“Due anni fa perdemmo cinque partite durante il Sei Nazioni: quella esperienza ci ha fatto crescere e ci ha portato al successo di questi giorni. Un successo che ci ha dato una visibilità inaspettata e alla quale non siamo abituate ma che fa piacere tanto quanto la responsabilità e l’onore di indossare la maglia azzurra”.
Parole semplici ma che colpiscono forte come un placcaggio. A pronunciarle è Manuela Furlan, capitano della Nazionale Italiana di rugby seconda nel Sei Nazioni 2019 dietro solo alla corazzata Inghilterra. Un risultato tanto bello e meritato quanto inaspettato ottenuto da un gruppo solido, compatto, come il pack di una mischia.
La responsabilità e l’onore
La responsabilità e l’onore di indossare la maglia azzurra. Già, la maglia della Nazionale. Chiunque pratichi uno sport sogna, o ha sognato, di rappresentare un giorno l’Italia. Di cantare l’inno abbracciato al resto della squadra o mormorarlo da solo. Di sapere che. in quel momento, con quei colori addosso si lotta, si combatte, non solo per se stessi ma per un’intera nazione. E anche per un popolo di sportivi che praticano quella disciplina. Indistintamente da quale essa sia.
La maglia azzurra
Perché la maglia azzurra è una e chiunque la indossi deve essere supportato, coccolato; perché la spinta che si può ricevere da un incitamento, da un coro, da un tifo presente anche se silenzioso possono far sì che gli sforzi vengano raddoppiati e si raggiungano obiettivi magari ritenuti impossibili. E, anche se non si ottiene ciò a cui si aspirava, rimane la consapevolezza che l’impegno e i sacrifici profusi avranno avuto un senso.
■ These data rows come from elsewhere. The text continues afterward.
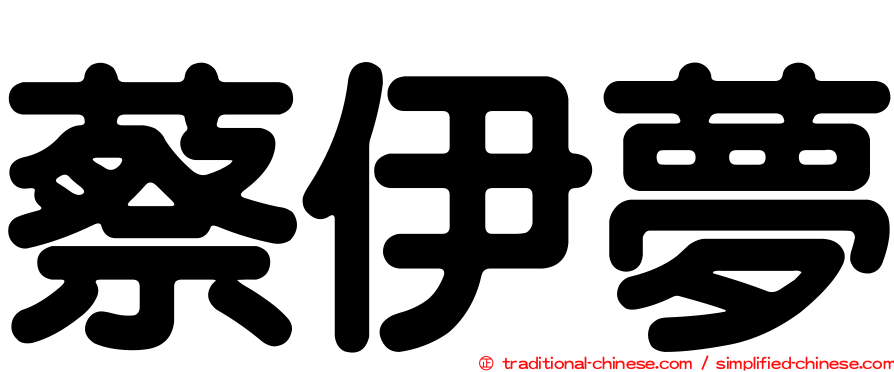 蔡伊夢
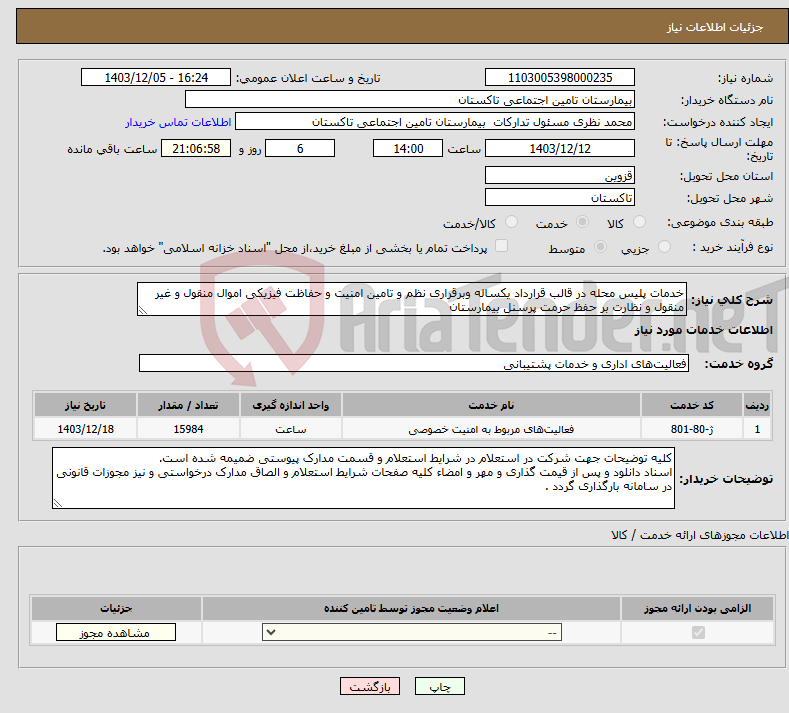 تصویر کوچک آگهی نیاز انتخاب تامین کننده-خدمات پلیس محله در قالب قرارداد یکساله وبرقراری نظم و تامین امنیت و حفاظت فیزیکی اموال منقول و غیر منقول و نظارت بر حفظ حرمت پرسنل بیمارستان 
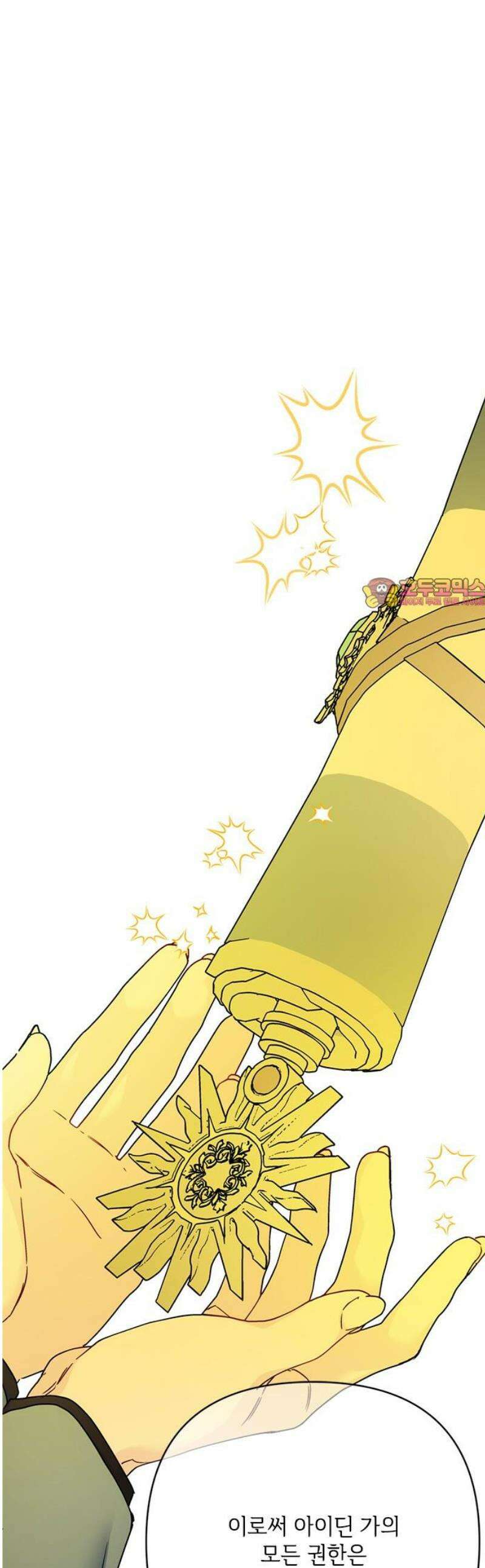 그 기사가 레이디로 사는 법 177화 : 그들이 살아가는 방식 1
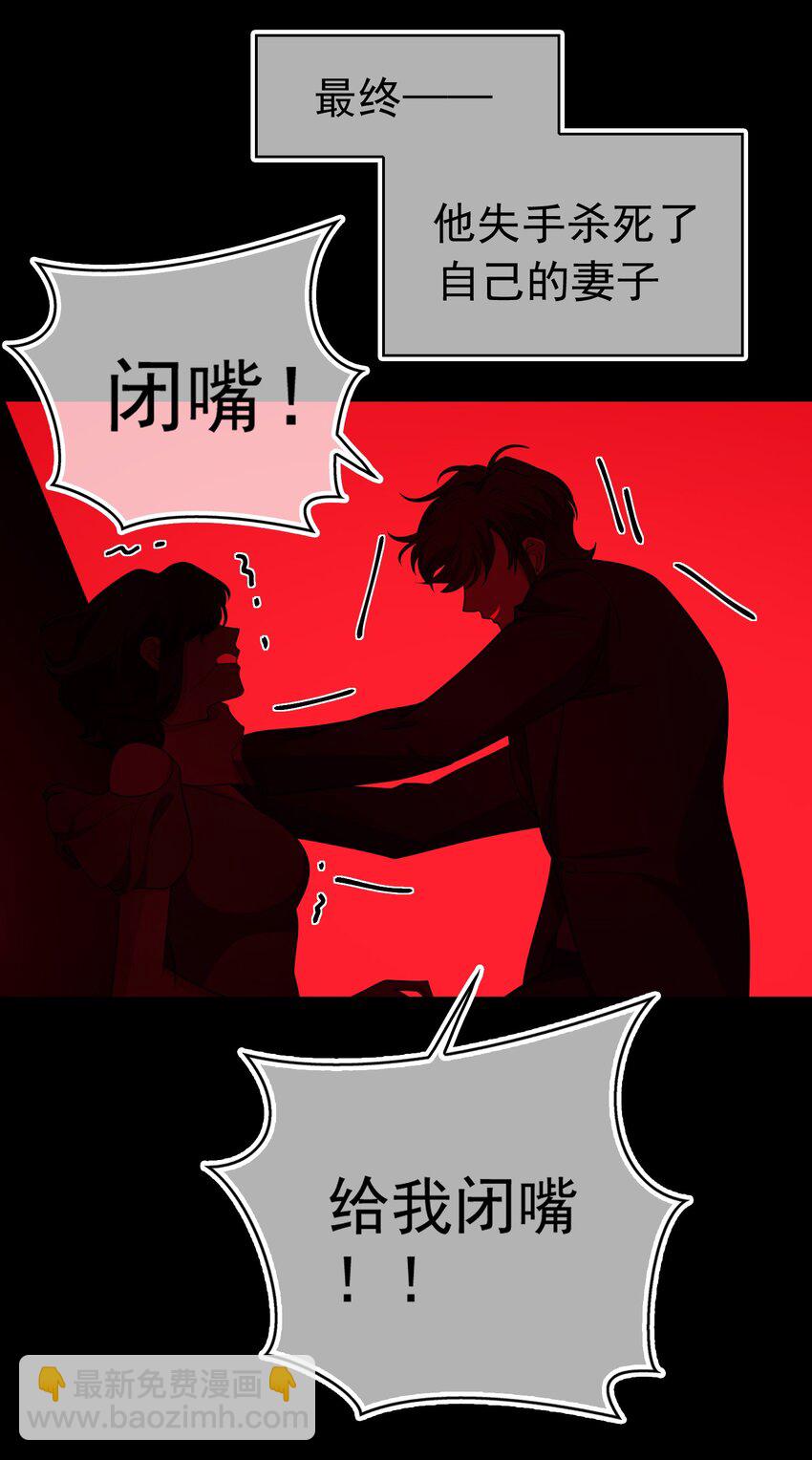 89 血色行李箱-第79话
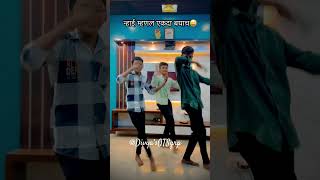 Download lagu Dholki Sambal mix |natrang music #otsgroup #music #marathisong #trending #funny #marathidjsong #fyp mp3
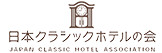 日本クラシックホテルの会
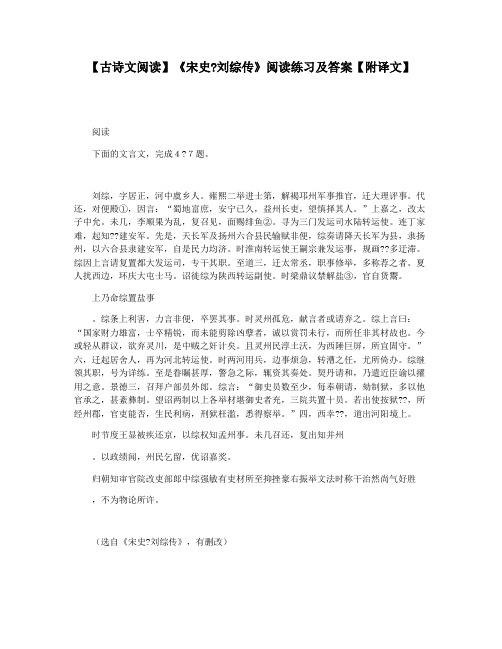 【古诗文阅读】《宋史刘综传》阅读练习及答案【附译文】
Come accaduto per le ragazze del rugby, come dovrà accadere per le nostre Azzurre del calcio impegnate ai Mondiali francesi in estate; come deve essere sempre quando l’inno di Mameli risuona per i nostri atleti. Perché lacrime Azzurre di gioia, come quelle del CT Andrea Di Giandomenico dopo la vittoria sulla Francia, sono lo specchio più bello che lo sport possa regalare.